Start of Block
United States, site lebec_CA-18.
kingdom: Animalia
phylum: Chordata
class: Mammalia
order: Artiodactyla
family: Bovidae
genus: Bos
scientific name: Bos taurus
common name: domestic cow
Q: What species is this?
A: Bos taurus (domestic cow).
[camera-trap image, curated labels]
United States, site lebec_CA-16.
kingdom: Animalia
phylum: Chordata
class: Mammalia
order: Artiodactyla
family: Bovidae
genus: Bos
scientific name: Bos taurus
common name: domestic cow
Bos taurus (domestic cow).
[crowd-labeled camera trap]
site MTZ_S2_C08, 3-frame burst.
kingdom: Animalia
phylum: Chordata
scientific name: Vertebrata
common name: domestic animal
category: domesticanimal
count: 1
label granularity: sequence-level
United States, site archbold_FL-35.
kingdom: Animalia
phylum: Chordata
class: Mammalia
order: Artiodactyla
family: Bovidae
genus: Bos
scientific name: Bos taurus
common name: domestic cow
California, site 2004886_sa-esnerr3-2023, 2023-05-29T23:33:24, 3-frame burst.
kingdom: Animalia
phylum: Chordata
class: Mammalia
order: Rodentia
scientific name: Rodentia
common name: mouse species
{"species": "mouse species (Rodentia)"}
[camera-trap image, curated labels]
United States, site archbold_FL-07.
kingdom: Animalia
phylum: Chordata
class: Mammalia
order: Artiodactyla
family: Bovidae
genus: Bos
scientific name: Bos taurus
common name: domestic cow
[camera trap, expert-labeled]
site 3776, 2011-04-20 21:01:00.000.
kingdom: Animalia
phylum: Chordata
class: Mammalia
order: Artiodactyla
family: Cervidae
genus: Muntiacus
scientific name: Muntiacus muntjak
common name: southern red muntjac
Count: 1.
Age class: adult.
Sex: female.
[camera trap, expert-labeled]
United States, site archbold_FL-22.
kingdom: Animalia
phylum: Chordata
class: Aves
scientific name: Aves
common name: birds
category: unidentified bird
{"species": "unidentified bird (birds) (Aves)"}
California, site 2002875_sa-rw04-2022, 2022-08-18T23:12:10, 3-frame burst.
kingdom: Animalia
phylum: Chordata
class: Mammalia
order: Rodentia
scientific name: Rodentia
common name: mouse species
End of Block
Copy the lines above, please. Keep them exact.

United States, site lebec_CA-18.
kingdom: Animalia
phylum: Chordata
class: Mammalia
order: Artiodactyla
family: Bovidae
genus: Bos
scientific name: Bos taurus
common name: domestic cow
Q: What species is this?
A: Bos taurus (domestic cow).
[camera-trap image, curated labels]
United States, site lebec_CA-16.
kingdom: Animalia
phylum: Chordata
class: Mammalia
order: Artiodactyla
family: Bovidae
genus: Bos
scientific name: Bos taurus
common name: domestic cow
Bos taurus (domestic cow).
[crowd-labeled camera trap]
site MTZ_S2_C08, 3-frame burst.
kingdom: Animalia
phylum: Chordata
scientific name: Vertebrata
common name: domestic animal
category: domesticanimal
count: 1
label granularity: sequence-level
United States, site archbold_FL-35.
kingdom: Animalia
phylum: Chordata
class: Mammalia
order: Artiodactyla
family: Bovidae
genus: Bos
scientific name: Bos taurus
common name: domestic cow
California, site 2004886_sa-esnerr3-2023, 2023-05-29T23:33:24, 3-frame burst.
kingdom: Animalia
phylum: Chordata
class: Mammalia
order: Rodentia
scientific name: Rodentia
common name: mouse species
{"species": "mouse species (Rodentia)"}
[camera-trap image, curated labels]
United States, site archbold_FL-07.
kingdom: Animalia
phylum: Chordata
class: Mammalia
order: Artiodactyla
family: Bovidae
genus: Bos
scientific name: Bos taurus
common name: domestic cow
[camera trap, expert-labeled]
site 3776, 2011-04-20 21:01:00.000.
kingdom: Animalia
phylum: Chordata
class: Mammalia
order: Artiodactyla
family: Cervidae
genus: Muntiacus
scientific name: Muntiacus muntjak
common name: southern red muntjac
Count: 1.
Age class: adult.
Sex: female.
[camera trap, expert-labeled]
United States, site archbold_FL-22.
kingdom: Animalia
phylum: Chordata
class: Aves
scientific name: Aves
common name: birds
category: unidentified bird
{"species": "unidentified bird (birds) (Aves)"}
California, site 2002875_sa-rw04-2022, 2022-08-18T23:12:10, 3-frame burst.
kingdom: Animalia
phylum: Chordata
class: Mammalia
order: Rodentia
scientific name: Rodentia
common name: mouse species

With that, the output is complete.